# Make PVC look like wood



## JaCk (Jul 15, 2014)

Hello all,
I found this tutorial online, and thought it looked very useful --- perhaps for making PVC posts, fences, etc. to look like wood. You could probably add some great stuff knots to break up some of the smooth PVC uniformity. 

Full tutorial here: http://www.instructables.com/id/Make-PVC-Look-Like-Wood/

Again, nothing replaces using actual wood for builds, but in many cases building out of PVC can be easier and cheaper. I might use this technique for elements of a scarecrow build. Other ideas?


----------



## Rigormortor (Sep 7, 2009)

Wow this looks great! Im going to keep it in mind if I go with any wood pvc for props..... thanks.


----------



## NotTheBatesMotel (Sep 28, 2013)

Love this idea!


----------



## Bringer of Doom (Aug 24, 2016)

This works like a charm! Super easy and quick. I used acrylic ink for mine and the results are amazing.
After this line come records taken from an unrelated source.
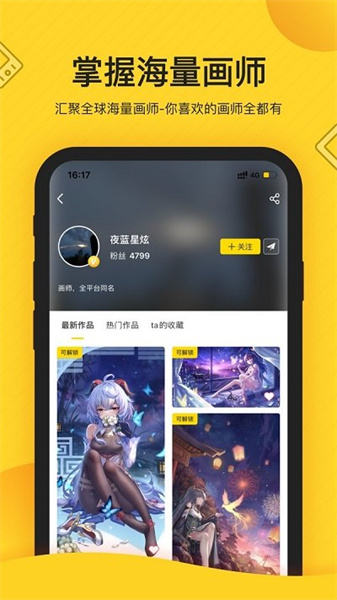 觸站畫師通截圖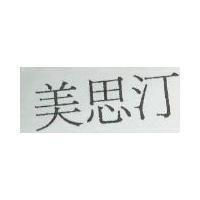 美思汀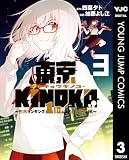 東京KINOKO~世界ランキング1位のコミュ力最弱JK~ 3 (ヤングジャンプコミックスDIGITAL)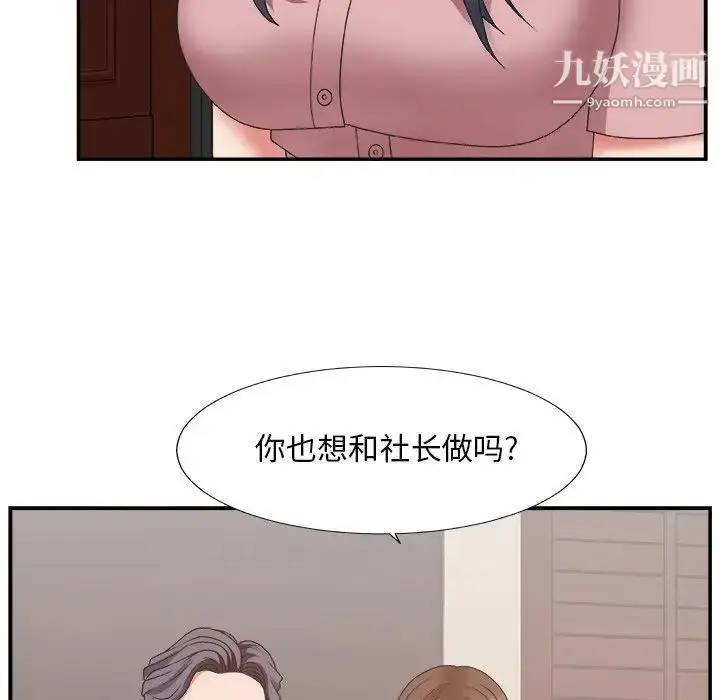 漫画《主播小姐》第32话第103张图
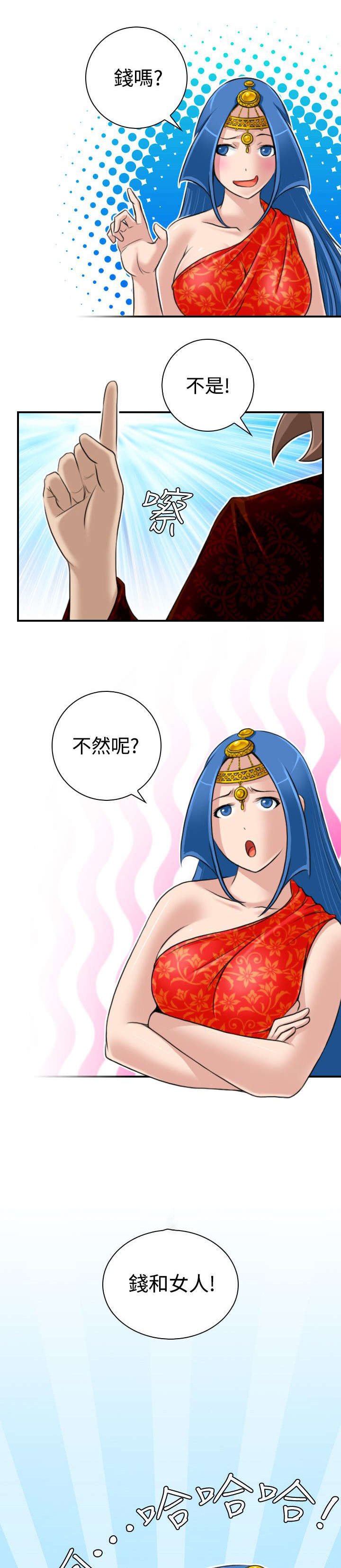 第22章：各走各的路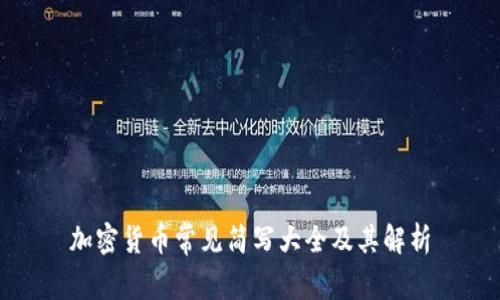 加密货币常见简写大全及其解析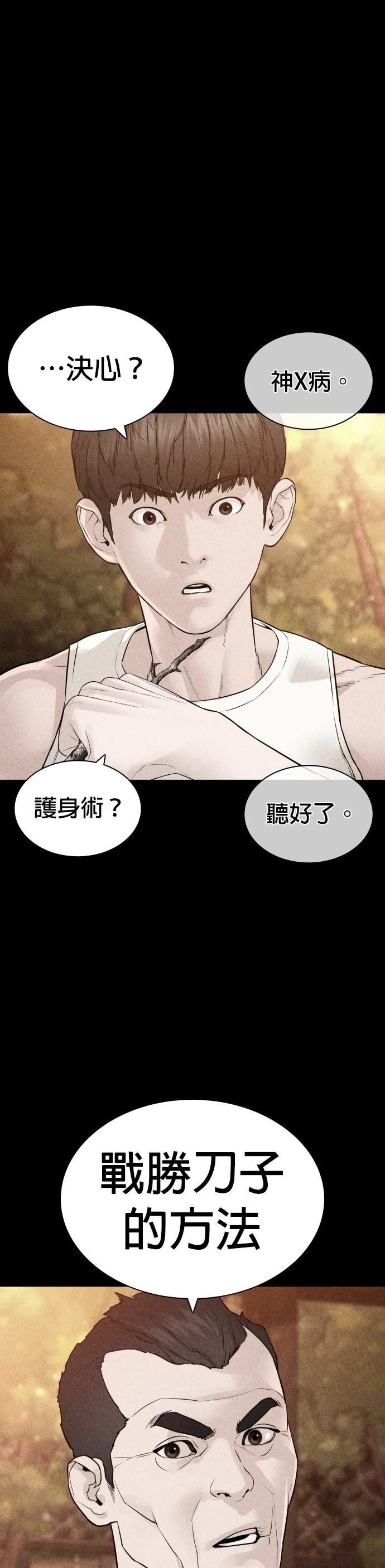 第150话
If you want it darker just and more coats of ink after each coat ids dry.


----------



## sebgonz (Sep 28, 2016)

This is a fantastic tutorial. I used something similar when I made Merida's bow from Brave for my wife's Halloween costume.


----------



## myke124 (Sep 22, 2010)

Very useful tutorial , thinking pier post for pirate scene


----------